Modern television has managed to do the one thing that thousands of years of whispers, illicit books, burlesque, and raunchy comics could never achieve: they’ve made sex...boring.

If you read the synopses and listen to the promos, no one ever seems to do anything but either get laid, get over being laid, or suffers the consequences of being laid. Human beings can do thousands of things--yet the characters on television seem capable of doing nothing but thinking about and having sex. Or rather should I say the writers of these characters and the producers who push the plotlines seem to have no original ideas besides a couple of people having a tumble in the hay. When they’re not doing it, they’re leering over it or mooning about it.

Even kids are no longer immune. Pre-teens on kids’ programs are even concerned about their sexuality. Girls moon over boys at ages ten and eleven. Even 8-year-olds leer at the buxom babysitter. Do we really need one more precocious kid making sexual innuendoes? Yawn. Big deal. Creativity is dead. Just slip in the prospect of “the big bang” and you don’t have to write a decent script.
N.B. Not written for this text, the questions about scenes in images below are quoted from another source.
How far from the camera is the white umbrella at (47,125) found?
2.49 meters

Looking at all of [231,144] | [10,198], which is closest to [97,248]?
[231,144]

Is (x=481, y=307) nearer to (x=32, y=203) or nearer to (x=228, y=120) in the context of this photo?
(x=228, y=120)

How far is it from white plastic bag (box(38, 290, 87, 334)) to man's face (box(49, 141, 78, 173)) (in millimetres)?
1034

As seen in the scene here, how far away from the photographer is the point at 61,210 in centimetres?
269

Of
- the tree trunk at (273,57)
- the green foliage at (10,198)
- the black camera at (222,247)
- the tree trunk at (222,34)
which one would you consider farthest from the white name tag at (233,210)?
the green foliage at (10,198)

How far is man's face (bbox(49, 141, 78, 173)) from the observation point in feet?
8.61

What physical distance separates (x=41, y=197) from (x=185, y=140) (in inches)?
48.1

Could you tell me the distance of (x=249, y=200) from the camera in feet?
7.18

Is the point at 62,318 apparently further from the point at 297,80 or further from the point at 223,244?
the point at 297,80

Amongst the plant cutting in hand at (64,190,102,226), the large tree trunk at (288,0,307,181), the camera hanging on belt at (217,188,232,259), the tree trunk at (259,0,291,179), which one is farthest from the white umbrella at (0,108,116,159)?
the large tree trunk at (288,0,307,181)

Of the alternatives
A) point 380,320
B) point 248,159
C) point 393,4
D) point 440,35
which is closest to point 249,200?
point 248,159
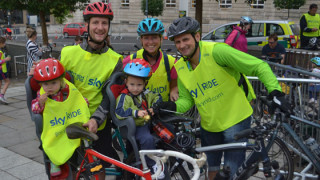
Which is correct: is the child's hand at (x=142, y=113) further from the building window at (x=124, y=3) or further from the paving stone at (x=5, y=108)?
the building window at (x=124, y=3)

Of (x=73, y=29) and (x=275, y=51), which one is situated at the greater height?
(x=73, y=29)

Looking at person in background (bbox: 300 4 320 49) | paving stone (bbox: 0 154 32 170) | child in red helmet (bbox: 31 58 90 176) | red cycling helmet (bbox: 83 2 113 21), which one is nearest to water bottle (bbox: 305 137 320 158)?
child in red helmet (bbox: 31 58 90 176)

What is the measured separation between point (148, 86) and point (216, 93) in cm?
93

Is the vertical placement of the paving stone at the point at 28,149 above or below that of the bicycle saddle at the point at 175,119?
below

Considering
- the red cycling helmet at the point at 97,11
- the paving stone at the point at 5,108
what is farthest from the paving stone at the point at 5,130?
the red cycling helmet at the point at 97,11

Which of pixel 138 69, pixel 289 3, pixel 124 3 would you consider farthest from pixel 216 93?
pixel 124 3

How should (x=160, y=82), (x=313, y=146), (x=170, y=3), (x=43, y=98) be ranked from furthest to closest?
(x=170, y=3) → (x=160, y=82) → (x=313, y=146) → (x=43, y=98)

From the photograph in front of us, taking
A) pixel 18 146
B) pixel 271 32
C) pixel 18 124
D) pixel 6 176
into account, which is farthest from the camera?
pixel 271 32

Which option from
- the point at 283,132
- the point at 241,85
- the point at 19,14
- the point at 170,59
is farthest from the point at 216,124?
the point at 19,14

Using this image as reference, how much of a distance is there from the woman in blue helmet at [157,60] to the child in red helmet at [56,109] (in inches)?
29.3

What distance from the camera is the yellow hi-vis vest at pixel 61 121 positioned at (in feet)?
10.5

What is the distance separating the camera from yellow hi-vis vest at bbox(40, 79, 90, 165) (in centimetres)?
319

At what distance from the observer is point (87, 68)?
3.40m

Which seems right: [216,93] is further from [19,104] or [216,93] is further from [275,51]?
[19,104]
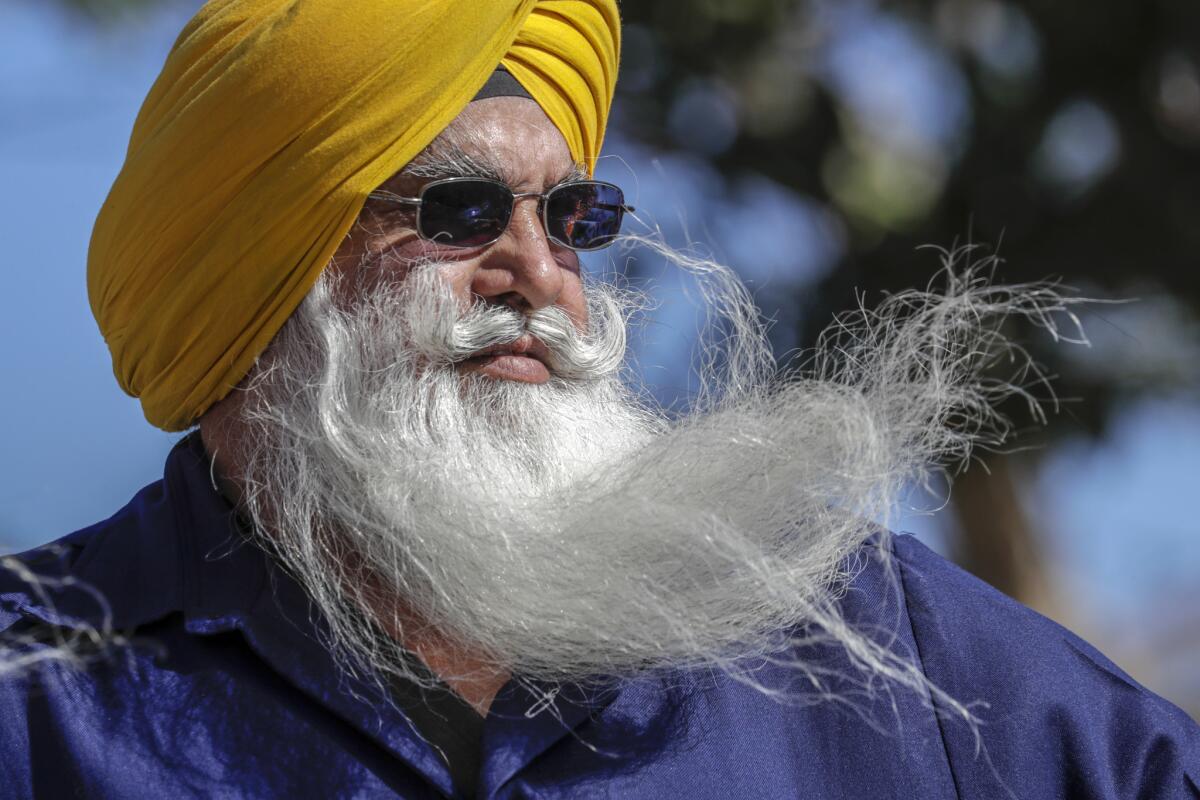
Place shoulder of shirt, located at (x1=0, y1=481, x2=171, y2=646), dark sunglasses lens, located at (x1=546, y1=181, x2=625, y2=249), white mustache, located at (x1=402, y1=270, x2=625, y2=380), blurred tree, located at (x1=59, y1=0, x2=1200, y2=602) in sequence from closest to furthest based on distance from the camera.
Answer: shoulder of shirt, located at (x1=0, y1=481, x2=171, y2=646)
white mustache, located at (x1=402, y1=270, x2=625, y2=380)
dark sunglasses lens, located at (x1=546, y1=181, x2=625, y2=249)
blurred tree, located at (x1=59, y1=0, x2=1200, y2=602)

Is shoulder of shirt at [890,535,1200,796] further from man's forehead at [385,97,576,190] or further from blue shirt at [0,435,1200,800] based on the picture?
man's forehead at [385,97,576,190]

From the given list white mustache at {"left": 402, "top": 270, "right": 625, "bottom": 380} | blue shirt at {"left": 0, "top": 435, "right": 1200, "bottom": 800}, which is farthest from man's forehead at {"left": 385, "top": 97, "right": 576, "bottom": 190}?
blue shirt at {"left": 0, "top": 435, "right": 1200, "bottom": 800}

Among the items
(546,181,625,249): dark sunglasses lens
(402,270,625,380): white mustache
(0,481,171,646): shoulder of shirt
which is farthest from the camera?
(546,181,625,249): dark sunglasses lens

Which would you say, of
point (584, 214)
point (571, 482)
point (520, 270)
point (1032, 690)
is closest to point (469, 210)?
point (520, 270)

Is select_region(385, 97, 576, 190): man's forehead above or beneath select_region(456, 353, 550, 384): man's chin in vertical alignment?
above

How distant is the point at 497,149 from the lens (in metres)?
2.34

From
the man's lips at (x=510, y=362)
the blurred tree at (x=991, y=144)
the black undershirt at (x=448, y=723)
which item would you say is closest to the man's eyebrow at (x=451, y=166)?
the man's lips at (x=510, y=362)

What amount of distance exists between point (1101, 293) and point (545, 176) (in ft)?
11.4

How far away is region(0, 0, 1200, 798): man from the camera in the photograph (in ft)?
6.40

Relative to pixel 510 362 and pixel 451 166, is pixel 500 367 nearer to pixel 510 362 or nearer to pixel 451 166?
pixel 510 362

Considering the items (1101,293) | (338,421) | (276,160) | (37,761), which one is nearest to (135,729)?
(37,761)

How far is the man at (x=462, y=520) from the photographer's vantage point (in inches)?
76.8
This may be why I’ve retreated to e-books and old issues of St. Nicholas, preferring to read 80- and 90-year old young adult stories. Even today’s best selling books seem to be obsessed with sex. If someone’s not doing it, they’re regretting it, getting violent over it, committing suicide due to it, destroying marriages for it.
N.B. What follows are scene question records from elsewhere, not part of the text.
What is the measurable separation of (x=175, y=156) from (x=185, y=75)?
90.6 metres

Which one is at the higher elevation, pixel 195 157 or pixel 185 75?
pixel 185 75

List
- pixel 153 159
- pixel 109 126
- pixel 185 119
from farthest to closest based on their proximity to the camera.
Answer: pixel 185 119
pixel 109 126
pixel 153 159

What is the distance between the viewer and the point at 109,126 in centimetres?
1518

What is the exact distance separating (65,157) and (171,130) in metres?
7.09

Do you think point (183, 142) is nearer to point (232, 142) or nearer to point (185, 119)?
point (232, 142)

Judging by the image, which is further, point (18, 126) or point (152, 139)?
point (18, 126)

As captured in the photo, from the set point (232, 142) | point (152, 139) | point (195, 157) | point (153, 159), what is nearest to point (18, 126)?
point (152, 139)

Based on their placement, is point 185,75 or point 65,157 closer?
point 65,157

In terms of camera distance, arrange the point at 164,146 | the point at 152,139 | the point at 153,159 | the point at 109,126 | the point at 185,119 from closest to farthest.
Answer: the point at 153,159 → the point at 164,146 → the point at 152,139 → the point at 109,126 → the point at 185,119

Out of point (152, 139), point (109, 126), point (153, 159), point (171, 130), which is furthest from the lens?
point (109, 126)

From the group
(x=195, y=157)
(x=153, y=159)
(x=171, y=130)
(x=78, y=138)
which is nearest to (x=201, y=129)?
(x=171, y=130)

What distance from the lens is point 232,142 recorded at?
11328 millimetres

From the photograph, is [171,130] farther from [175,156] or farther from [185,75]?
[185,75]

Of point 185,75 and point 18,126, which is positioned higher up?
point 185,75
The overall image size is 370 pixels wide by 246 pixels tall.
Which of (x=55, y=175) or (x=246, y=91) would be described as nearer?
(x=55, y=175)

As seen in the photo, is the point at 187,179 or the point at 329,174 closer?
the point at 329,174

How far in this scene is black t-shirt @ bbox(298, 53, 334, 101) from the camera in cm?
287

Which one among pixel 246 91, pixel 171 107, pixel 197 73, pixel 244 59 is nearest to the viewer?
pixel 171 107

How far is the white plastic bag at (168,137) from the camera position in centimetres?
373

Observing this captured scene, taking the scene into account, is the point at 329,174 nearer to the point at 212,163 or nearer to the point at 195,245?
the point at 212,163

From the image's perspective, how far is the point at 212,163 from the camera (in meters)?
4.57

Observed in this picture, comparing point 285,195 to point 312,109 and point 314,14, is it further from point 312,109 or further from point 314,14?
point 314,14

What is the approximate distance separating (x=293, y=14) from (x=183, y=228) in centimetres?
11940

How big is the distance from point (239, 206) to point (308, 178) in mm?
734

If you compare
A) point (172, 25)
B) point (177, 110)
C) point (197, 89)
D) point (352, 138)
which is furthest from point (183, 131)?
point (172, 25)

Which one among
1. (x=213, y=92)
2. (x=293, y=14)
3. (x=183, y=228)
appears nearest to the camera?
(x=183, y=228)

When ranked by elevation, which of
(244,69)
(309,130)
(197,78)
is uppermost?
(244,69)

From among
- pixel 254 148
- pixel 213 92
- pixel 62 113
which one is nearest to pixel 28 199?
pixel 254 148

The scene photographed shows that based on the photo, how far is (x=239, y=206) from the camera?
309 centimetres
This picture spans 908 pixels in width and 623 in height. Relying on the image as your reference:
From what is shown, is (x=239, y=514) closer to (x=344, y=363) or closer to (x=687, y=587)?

The spunky teens of 1910 and 1915 don’t worry about how good their bod looks, if their sexual organs are big enough or if certain grown-up sexual signs have shown up yet (like Judy Blume’s insufferable Margaret and her friends), if they’re going to be too late “doing it” and how they’ll do it. They swim, sail, horseback ride, hike, camp, drive, fish, hunt, have wonderful parties, dance, sing, play cards, enjoy each other’s company, have motorboat races, take part in regattas, celebrate holidays with costume balls, hold school fundraisers, put on plays, take dares, race cars, overcome obstacles, solve mysteries, participate in contests, take care of mischievous siblings, have taffy pulls, learn new skills. Instead of having sex--they actually honest-to-God have fun!

Would that television would start having fun again, too.